**Parts of the exercise**
#1 Render this sentence from the mother's letter of lessons into Spanish: "Take every opportunity to travel."
#2 Using the mother's letter of lessons, answer these:
(a) In what year did the writer try cutting her own bangs?
(b) What food in Bangkok is given as an example of native food?
(c) What kind of toilet paper does the letter reject?
#3 Carry on the mother's letter of lessons to her daughters, starting with the next numbered item after the last one shown.

#### Document section ####

Dear Beautiful Daughters,

There are so many things that I hope to instill in you as girls, as future-women… and, most importantly, as humans. I’ve learned lots of lessons along my way, some through great heartache, pain and embarrassment — others through great mentors and adventures. Still, all of us moms are just learning as we go, doing our best to screw our kids up a little less than our parents screwed us up. There are a few things I do know for sure and I am writing them down here for you to have and keep always, so that one day when you’re a hormonal  teenager who thinks ‘my mom is so lame,’ you’ll have this list as a reminder that maybe she is only a little bit lame. And you will know beyond a doubt that she loved (and loves) you endlessly.

xoxo,
Mom

1. Don’t be afraid to raise your hand in class. Whether it’s because you know the answer or have a question, don’t worry – everyone is busy thinking about themselves, anyway.

2. When it comes to dressing yourself (when you get older), always leave something to the imagination. So if you’re wearing a short skirt, cover up the cleavage; if you’re showing off the tatas, opt for pants or a longer skirt. And if you’re going for it and letting it all hang out, own it and do it with confidence.

3. Buy the good toilet paper. You know, the soft, cushy kind. None of this gas station one-ply stuff. Your nether regions deserve better.

4. If you’re going to apologize, really commit to changing the behavior. If you punch someone in the face and say “I’m sorry” and then punch them in the face again the next day, then your apology is null and void. (Side note: Don’t punch people in the face.)

5. Never cut your own bangs. I came to this the hard way in 2004 when I saw Jennifer Aniston’s freshly cut fringe on the cover of a ‘People’ magazine and had to try it myself. Here’s what I learned: a) I am not Jennifer Aniston, b) When in doubt, do not keep cutting more, c) Hats. Lots of hats.

6. Take every opportunity to travel. See other cultures, worlds and ways of living. Eat the native food, whether it’s hush puppies in the deep south, or fried crickets in Bangkok.

7. ‘No’, is a complete sentence.

#### Provided records ####

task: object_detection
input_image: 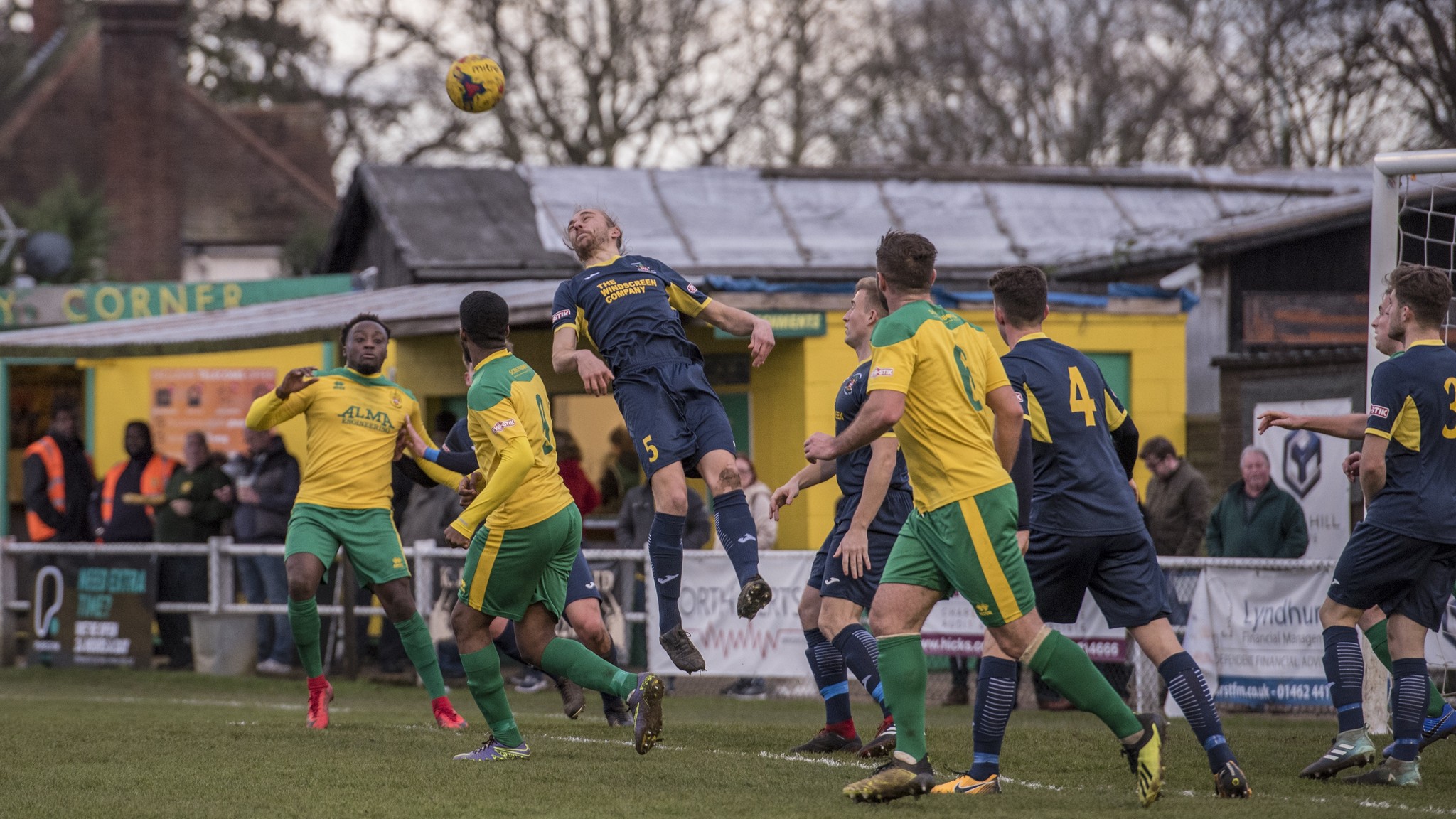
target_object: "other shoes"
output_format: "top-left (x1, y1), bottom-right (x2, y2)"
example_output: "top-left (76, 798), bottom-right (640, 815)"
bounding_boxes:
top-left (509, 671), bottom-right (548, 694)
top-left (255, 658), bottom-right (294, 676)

####
#### Provided records ####

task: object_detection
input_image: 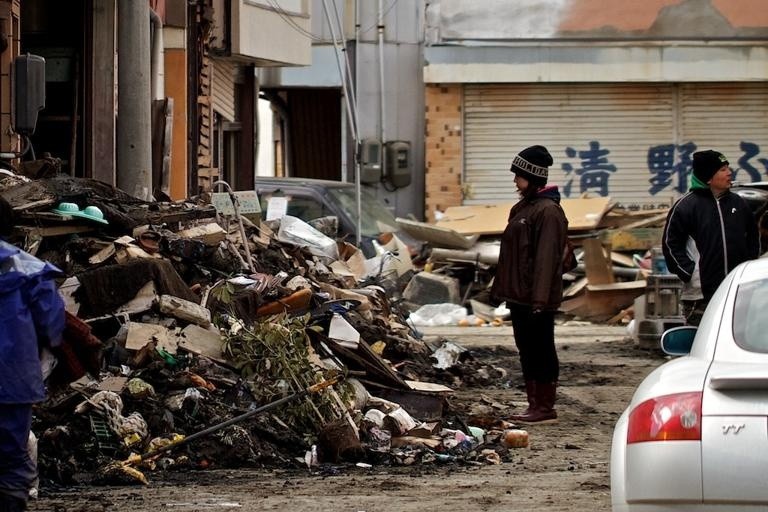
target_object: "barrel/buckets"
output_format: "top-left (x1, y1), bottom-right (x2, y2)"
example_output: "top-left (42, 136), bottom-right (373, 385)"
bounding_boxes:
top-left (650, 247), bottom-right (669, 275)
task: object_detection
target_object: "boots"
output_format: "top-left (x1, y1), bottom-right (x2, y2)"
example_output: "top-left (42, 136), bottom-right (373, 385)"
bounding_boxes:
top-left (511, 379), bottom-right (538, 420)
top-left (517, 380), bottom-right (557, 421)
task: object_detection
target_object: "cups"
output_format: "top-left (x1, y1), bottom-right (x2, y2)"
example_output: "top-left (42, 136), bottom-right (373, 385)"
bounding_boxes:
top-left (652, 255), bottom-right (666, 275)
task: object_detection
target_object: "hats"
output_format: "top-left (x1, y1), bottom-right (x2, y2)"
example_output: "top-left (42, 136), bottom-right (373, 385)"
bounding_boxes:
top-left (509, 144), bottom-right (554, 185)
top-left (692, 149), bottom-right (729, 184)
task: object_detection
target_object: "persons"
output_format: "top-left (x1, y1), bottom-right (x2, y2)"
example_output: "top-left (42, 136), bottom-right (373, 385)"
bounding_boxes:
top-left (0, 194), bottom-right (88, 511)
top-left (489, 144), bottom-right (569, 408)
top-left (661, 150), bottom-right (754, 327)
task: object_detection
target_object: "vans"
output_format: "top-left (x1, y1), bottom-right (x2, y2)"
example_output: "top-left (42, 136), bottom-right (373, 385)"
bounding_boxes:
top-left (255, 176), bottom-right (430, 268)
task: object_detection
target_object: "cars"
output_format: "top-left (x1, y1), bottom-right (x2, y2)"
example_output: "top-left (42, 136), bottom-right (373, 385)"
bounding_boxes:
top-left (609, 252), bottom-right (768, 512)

####

**Solved tasks**
#1 Aprovecha cada oportunidad para viajar.

#2
(a) 2004
(b) Fried crickets
(c) Gas station one-ply

#3
8. Be your own cheerleader. Speak well of yourself and never put yourself down, even in jest. Self-deprecating humor used to be my mode of operation until I realized that every time I put myself down for the sake of a laugh, I was discrediting myself. What I learned is that I am my own best advocate, and I teach others how to regard and treat me. I now practice speaking to (and about) myself the way I would a best friend.

9. Be the kind of person who always, always returns the shopping cart.  

10. Don’t compare yourself to anyone but yourself, and never feel less-than because someone else is also beautiful / intelligent / talented. Another woman’s beauty / intelligence / talent does not take away from your own. There’s plenty of room in this world for all of the beautiful, intelligent and talented women. In fact, find those gals and build your tribe. Surround yourself with people, especially women, who are unafraid to empower other women. And in turn, be that woman for other women.

11. Accept compliments by saying thank you. To reject a compliment is not only insulting to yourself, but to the compliment-giver.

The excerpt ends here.